In the example, `dim_block_enc = np.array([256, 128] + [16 for _ in chunk_atac])` means that the genes will be embedded into a vector of dimension 256, the adts will be embedded into a vector of dimension 128, and so on. 
For block `i`, we have a sub-network that takes both the features of size `dim_input_arr[i]` and the mask embedding of size `dim_block_embed[i]` and outputs a vector of size `dim_block_enc[i]`.
After that, the embedding vectors in all blocks will be concatenated into a vector as the input to the encoder. 

- Similarly, `dim_block_dec` represents the structure of the last latent layer of the decoder. For block `i`, we have a sub-network that takes latent features of size `dim_block_dec[i]` and outputs a vector (the predicted features) of size `dim_input_arr[i]`.
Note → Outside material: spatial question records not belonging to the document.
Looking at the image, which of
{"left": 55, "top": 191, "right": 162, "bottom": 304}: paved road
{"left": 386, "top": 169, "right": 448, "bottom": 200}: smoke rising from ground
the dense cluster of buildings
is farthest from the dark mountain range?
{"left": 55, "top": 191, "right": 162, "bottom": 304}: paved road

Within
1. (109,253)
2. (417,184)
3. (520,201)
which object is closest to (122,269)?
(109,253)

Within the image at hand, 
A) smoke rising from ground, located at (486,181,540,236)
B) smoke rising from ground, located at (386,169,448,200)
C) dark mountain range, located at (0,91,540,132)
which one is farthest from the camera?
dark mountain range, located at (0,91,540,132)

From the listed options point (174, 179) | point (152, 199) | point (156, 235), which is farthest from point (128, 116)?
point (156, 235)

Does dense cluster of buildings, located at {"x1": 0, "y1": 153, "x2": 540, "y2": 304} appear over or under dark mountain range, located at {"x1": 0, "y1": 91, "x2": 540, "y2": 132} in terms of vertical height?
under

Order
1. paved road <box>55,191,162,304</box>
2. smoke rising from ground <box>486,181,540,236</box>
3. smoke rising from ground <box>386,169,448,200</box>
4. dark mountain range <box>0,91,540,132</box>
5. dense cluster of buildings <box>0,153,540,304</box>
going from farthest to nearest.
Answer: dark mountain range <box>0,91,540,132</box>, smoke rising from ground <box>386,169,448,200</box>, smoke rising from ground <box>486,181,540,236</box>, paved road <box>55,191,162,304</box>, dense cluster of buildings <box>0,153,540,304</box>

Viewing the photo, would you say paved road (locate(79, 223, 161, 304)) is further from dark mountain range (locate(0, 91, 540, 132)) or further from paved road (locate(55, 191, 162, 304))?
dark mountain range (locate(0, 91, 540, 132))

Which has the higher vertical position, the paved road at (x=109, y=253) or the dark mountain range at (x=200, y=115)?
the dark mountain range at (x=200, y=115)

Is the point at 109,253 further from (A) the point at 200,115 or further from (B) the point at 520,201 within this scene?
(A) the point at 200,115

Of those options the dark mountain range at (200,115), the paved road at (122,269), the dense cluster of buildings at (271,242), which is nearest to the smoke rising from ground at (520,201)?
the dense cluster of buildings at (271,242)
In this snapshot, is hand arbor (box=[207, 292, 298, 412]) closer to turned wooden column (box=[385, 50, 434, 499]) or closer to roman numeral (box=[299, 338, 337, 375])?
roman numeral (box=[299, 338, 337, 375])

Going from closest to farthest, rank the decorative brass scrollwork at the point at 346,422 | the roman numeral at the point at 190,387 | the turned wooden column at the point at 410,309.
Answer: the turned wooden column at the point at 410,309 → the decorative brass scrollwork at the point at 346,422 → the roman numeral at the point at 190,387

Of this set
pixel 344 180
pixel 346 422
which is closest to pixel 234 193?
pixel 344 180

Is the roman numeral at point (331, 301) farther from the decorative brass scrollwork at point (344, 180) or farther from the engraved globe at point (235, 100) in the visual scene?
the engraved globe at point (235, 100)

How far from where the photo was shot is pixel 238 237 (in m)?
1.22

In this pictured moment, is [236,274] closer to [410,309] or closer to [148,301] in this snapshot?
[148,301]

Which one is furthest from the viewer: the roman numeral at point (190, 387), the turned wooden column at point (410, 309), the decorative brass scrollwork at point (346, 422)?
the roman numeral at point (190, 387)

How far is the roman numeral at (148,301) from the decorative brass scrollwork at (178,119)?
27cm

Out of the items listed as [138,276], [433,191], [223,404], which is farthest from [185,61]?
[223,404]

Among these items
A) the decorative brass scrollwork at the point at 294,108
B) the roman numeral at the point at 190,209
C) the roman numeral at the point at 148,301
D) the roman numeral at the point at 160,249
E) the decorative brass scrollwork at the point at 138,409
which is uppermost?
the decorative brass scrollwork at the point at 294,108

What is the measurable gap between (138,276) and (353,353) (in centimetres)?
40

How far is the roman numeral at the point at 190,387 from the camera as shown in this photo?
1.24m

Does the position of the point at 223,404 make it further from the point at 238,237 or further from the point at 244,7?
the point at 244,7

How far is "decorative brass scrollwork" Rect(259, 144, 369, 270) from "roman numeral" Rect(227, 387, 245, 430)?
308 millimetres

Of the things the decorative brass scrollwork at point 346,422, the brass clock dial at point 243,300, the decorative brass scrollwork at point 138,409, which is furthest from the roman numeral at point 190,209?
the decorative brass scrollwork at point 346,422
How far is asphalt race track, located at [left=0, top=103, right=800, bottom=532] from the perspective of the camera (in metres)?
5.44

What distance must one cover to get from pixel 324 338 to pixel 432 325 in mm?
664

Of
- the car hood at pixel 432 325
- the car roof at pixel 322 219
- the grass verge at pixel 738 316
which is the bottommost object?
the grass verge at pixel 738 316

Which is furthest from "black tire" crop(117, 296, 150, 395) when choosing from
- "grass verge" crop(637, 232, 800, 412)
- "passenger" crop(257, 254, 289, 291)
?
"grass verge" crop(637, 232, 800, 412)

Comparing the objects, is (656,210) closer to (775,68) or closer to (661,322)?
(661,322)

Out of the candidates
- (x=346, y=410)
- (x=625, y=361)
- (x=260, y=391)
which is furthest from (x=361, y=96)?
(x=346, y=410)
- `dimensions` and `dim_latent` specify the network structure in the middle. For example, `dimensions = [256, 128]` and `dim_latent = 32` mean that we have a network $n_{in}-256-128-32-128-256-n_{out}$ where $n_{in}$ is the sum of `dim_block_enc`, and $n_{out}$ is the sum of `dim_block_dec`.

## Hyperparameters
Some of the important hyperparameters are:
- `beta_unobs` represents that weight for unobserved features.
- `p_feat` represents the probability of masking for the individual features. The larger value of `p_feat` encourages imputation ability but also requires more training epochs to have a good performance. But the influence of it is not large when training for enough epochs, so we recommend fixing fix `p_feat` as any reasonable value, e.g. 0.2. 
- `p_modal` represents the probability of masking out one modality. You can just leave it as a uniform.

In our experiments, the results were not sensitive to the above parameters. So you can just use reasonable values as in the example, except the following parameter requires some care depending on your data:

- `beta_modal` represents the importance of each modality. You run the model on your dataset for a few epochs and pick `beta_modal` such that the likelihoods (which will be printed during training) of all modalities are roughly in the same order. Notably, the number of peaks is generally very large, so its likelihood will have a higher value. And that is why you can see it has a small weight 0.01, in the example where `beta_modal = [0.14,0.85,0.01]`.


# References


- [Du22] Du, J. H., Cai, Z., & Roeder, K. (2022). Robust probabilistic modeling for single-cell multimodal mosaic integration and imputation via scVAEIT. Proceedings of the National Academy of Sciences, 119(49), e2214414119.
- [Moon24] Moon, H., Du, J. H., Lei, J., & Roeder, K. (2024). Augmented Doubly Robust Post-Imputation Inference for Proteomic data. bioRxiv, 2024-03.